● Short task
Everything from the line with "By how much" through the last line of the records below should be copied exactly, both ends included.

## BEGIN Records

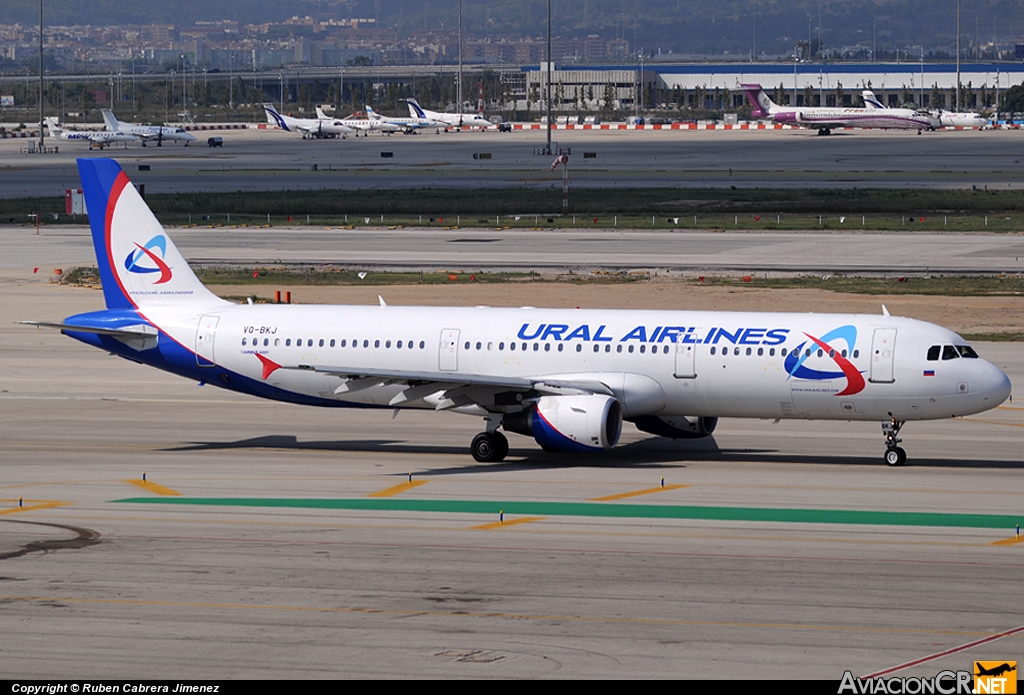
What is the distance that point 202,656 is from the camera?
72.2 ft

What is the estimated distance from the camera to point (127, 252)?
1698 inches

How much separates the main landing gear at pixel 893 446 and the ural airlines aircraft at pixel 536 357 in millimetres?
46

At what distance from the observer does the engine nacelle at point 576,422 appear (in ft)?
122

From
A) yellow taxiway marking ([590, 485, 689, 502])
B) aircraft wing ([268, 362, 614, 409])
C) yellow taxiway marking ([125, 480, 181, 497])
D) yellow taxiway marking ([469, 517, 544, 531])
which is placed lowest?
yellow taxiway marking ([125, 480, 181, 497])

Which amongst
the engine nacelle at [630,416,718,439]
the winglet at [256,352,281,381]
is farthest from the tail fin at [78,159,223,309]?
the engine nacelle at [630,416,718,439]

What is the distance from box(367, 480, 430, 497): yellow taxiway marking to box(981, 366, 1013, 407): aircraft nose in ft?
48.0

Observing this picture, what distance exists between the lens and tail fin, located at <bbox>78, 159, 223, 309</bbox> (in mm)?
42906

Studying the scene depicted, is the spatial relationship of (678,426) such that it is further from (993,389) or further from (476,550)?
(476,550)

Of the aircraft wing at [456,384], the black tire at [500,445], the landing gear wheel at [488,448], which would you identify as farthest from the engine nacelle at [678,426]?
the landing gear wheel at [488,448]

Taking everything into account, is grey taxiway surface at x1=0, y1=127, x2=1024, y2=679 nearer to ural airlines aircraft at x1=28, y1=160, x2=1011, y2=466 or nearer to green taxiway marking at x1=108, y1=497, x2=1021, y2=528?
green taxiway marking at x1=108, y1=497, x2=1021, y2=528

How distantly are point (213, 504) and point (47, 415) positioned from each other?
15.3m

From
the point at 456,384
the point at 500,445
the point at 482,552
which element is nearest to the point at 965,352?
the point at 500,445

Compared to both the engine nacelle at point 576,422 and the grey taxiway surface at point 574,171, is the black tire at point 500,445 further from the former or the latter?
the grey taxiway surface at point 574,171

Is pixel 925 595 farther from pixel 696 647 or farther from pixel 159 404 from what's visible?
pixel 159 404
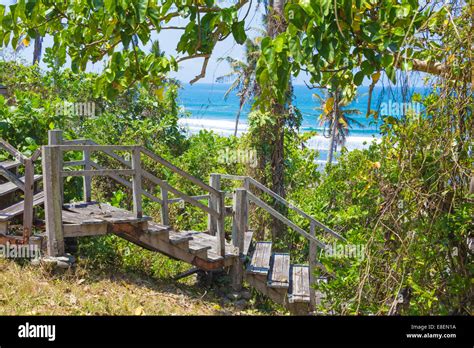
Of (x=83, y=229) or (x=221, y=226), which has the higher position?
(x=83, y=229)

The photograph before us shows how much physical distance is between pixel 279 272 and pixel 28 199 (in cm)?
392

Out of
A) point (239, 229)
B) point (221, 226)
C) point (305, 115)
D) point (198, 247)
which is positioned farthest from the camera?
point (305, 115)

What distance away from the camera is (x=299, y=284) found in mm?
9883

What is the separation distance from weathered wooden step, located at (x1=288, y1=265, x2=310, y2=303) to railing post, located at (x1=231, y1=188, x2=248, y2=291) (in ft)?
2.69

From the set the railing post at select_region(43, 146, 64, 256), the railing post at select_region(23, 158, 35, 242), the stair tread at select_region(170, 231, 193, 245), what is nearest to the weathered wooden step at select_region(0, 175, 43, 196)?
the railing post at select_region(23, 158, 35, 242)

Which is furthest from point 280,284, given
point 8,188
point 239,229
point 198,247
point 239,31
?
point 239,31

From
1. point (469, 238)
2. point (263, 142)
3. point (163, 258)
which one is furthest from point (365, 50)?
point (263, 142)

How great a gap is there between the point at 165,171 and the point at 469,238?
10.2 metres

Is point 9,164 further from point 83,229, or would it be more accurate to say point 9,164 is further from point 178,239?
point 178,239

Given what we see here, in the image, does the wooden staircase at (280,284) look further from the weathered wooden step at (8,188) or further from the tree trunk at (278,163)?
the weathered wooden step at (8,188)

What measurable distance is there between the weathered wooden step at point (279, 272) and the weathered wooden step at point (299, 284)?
7.2 inches

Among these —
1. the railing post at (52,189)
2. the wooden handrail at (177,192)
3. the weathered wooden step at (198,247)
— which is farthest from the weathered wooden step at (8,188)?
the weathered wooden step at (198,247)
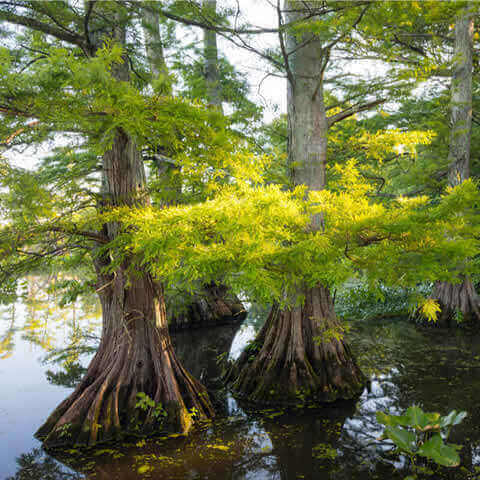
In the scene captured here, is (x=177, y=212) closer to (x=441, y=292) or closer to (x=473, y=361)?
(x=473, y=361)

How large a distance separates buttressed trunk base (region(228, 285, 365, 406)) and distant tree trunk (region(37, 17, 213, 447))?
0.96 m

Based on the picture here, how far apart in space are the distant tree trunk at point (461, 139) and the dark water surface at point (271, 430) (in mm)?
1159

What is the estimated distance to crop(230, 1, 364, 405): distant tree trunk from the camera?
5.43 m

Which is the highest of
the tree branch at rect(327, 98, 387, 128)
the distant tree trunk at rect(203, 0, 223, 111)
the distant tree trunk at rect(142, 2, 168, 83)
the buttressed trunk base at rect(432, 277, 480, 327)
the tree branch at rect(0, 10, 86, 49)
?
the distant tree trunk at rect(203, 0, 223, 111)

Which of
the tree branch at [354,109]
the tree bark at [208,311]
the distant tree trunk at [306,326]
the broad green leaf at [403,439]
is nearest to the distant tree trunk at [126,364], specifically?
the distant tree trunk at [306,326]

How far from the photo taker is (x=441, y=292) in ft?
30.9

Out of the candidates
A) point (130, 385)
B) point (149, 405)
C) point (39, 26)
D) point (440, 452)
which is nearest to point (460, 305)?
point (440, 452)

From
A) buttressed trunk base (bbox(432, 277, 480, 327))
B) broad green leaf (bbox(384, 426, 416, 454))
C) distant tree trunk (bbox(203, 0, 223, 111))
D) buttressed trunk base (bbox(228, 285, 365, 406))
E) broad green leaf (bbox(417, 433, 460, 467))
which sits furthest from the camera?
distant tree trunk (bbox(203, 0, 223, 111))

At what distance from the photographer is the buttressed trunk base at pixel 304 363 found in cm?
536

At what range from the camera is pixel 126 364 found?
4.88 m

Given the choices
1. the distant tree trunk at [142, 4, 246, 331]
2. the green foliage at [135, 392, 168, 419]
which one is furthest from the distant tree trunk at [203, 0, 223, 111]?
the green foliage at [135, 392, 168, 419]

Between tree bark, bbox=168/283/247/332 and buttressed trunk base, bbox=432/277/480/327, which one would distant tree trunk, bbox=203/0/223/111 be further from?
buttressed trunk base, bbox=432/277/480/327

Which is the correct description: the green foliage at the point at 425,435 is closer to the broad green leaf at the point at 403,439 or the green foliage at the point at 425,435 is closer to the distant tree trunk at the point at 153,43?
the broad green leaf at the point at 403,439

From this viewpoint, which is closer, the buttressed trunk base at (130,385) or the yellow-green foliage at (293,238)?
the yellow-green foliage at (293,238)
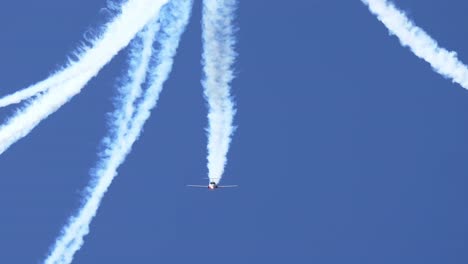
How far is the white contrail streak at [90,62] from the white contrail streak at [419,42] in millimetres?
2803

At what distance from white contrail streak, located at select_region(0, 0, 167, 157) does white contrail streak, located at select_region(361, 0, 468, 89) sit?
280 centimetres

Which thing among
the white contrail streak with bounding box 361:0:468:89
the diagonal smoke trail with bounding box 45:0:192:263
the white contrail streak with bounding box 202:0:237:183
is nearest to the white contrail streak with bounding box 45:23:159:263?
the diagonal smoke trail with bounding box 45:0:192:263

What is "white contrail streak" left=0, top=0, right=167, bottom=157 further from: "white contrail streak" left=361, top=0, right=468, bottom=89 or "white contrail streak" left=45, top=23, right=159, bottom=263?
"white contrail streak" left=361, top=0, right=468, bottom=89

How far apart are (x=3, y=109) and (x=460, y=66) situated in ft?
18.9

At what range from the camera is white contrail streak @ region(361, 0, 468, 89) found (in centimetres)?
1467

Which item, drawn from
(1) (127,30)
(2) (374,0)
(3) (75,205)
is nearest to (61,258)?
(3) (75,205)

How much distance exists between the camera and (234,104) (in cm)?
1493

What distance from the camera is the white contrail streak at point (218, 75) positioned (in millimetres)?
14133

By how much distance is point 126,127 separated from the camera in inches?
584

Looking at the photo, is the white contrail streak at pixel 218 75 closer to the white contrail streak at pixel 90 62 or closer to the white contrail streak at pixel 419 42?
the white contrail streak at pixel 90 62

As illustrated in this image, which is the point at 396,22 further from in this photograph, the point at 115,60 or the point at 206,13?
the point at 115,60

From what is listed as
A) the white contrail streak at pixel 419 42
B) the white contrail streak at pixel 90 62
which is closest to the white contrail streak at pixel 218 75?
the white contrail streak at pixel 90 62

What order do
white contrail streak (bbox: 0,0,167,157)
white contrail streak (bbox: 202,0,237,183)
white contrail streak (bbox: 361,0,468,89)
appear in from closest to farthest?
white contrail streak (bbox: 0,0,167,157) → white contrail streak (bbox: 202,0,237,183) → white contrail streak (bbox: 361,0,468,89)

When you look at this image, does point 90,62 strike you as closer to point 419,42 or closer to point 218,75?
point 218,75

## END Records

● Response to the exercise
By how much distance is point 126,127 separated from the camera in inches?
584

Looking at the photo, is the white contrail streak at pixel 218 75 closer to the white contrail streak at pixel 90 62 or closer to the white contrail streak at pixel 419 42?
the white contrail streak at pixel 90 62

As illustrated in this image, which is the point at 396,22 further from in this photograph, the point at 115,60 or the point at 206,13?
the point at 115,60

From what is listed as
A) the white contrail streak at pixel 419 42
B) the white contrail streak at pixel 90 62
which is closest to the white contrail streak at pixel 218 75?
the white contrail streak at pixel 90 62

What order do
white contrail streak (bbox: 0,0,167,157)
white contrail streak (bbox: 202,0,237,183)
white contrail streak (bbox: 361,0,468,89)
appear in from closest to farthest?
white contrail streak (bbox: 0,0,167,157) → white contrail streak (bbox: 202,0,237,183) → white contrail streak (bbox: 361,0,468,89)

When you look at this image, does point 90,62 strike you as closer to point 419,42 or closer to point 218,75?
point 218,75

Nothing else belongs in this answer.